GIVEN PASSAGE.

The best experience is really on the job — seeing real problems in real day-to-day life. And I think for startups, that's also the crucial aspect that's sometimes missing: direct confrontation with reality. What are the actual problems in the design process, in the production of elements, on the construction site? The more you can get into the real basic experience of what it means to actually realize a project — the more it helps.
The Family Business & Sibling Dynamics
My brother started in the late 90s and was basically already taking over responsibility for everything related to financial issues — essentially functioning as CFO. When I joined in 2005, my father was still active as CEO for the first two years, and then in 2007 he handed things over to us. We also had a strong, experienced management team running the show.
So I came in with freedom — the freedom to do what was most reasonable for me, my career, and for the company. That's why I was able to be a site manager, then spend time in the real estate segment, and really get that grassroots experience. Around 2006, 2007, 2008, I had the chance to actually see what it's like to deliver a real project. One experience that was particularly intense was a year in the Romanian countryside — Transylvania, actually — where we built a factory for Nokia. 14 different nations involved on that project. Inspiring, challenging, and a basis for enormous learnings about what can go wrong on a construction site.
What GOLDBECK Is Today
When I joined, the company had a turnover of around €400 million and maybe 2,000 employees or so. We had a focus on certain asset classes we could build particularly well — mainly logistics. We had already started internationalization. It was a very hands-on company, a size where you still knew almost everybody. I was remembering last week when I walked into the canteen — back then you were actually happy if you saw someone you didn't recognize, because it meant either a new employee or a customer. Nowadays I'm happy if I see someone I do know, because it's grown vastly bigger.

DATA SHOWN.

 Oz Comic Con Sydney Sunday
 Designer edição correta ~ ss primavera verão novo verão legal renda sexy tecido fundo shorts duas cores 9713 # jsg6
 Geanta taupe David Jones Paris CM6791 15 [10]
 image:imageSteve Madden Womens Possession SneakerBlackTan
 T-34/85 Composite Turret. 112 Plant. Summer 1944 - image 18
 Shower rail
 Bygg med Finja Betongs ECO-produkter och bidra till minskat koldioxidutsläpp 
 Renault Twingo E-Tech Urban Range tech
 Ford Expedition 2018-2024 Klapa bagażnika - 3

...

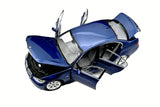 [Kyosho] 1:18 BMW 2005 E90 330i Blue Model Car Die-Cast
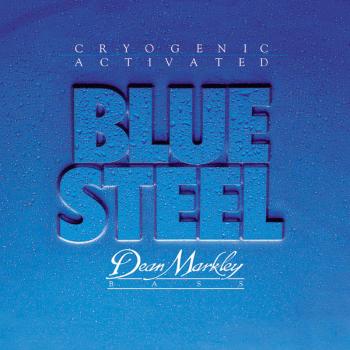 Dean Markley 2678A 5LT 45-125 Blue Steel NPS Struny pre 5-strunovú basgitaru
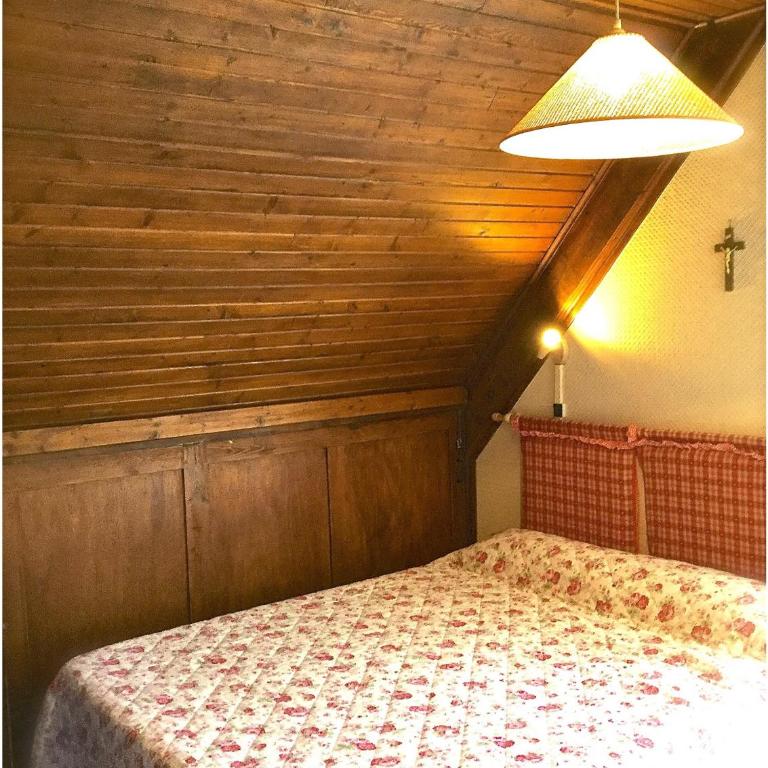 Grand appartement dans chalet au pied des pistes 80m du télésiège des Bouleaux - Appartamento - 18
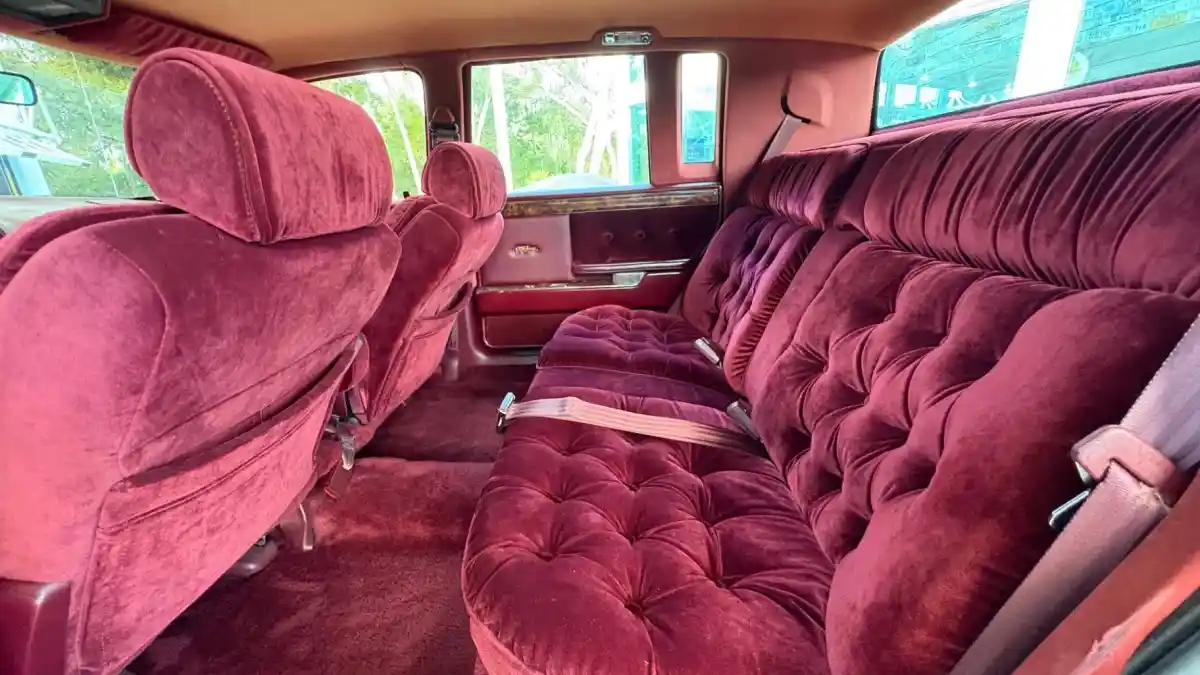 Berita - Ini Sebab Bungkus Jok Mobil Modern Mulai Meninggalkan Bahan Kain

QUESTIONS ON THE MATERIAL.
1. Please reproduce the GOLDBECK interview text from the words "The Family Business" through the words "running the show.", copying it word for word.
2. Continue the GOLDBECK interview text from the point where it stops.

RESPONSES BY ITEM NUMBER.
1.
The Family Business & Sibling Dynamics
My brother started in the late 90s and was basically already taking over responsibility for everything related to financial issues — essentially functioning as CFO. When I joined in 2005, my father was still active as CEO for the first two years, and then in 2007 he handed things over to us. We also had a strong, experienced management team running the show.

2.
The core idea — let me walk through the history briefly. In the mid-1960s, my father was working in his father's company, a small metalworks business, a classic craftsman shop of about ten people run by two families. It was a deadlock situation — two families where everyone did what had always been done, nobody would challenge the other family, very traditional. My father had a lot of ideas: how to change the flow of material, how to use early aspects of automation. The answer was always: no, we won't change anything. It's always been like this. It works. Leave it.
At some point, he said: the only way to fulfill my ideas is my own company, where I can freely pursue them. And that's what he did in 1969 — not an easy time to break away from the family. He started with the core idea of bringing a better production flow for steel construction elements. The first idea of industrializing the production of structural steel. The original intention was never to develop into a fully integrated design-build-operate general contractor at the scale and reach we have today. But with that core idea of doing steel construction in a better way, he just took logical steps forward.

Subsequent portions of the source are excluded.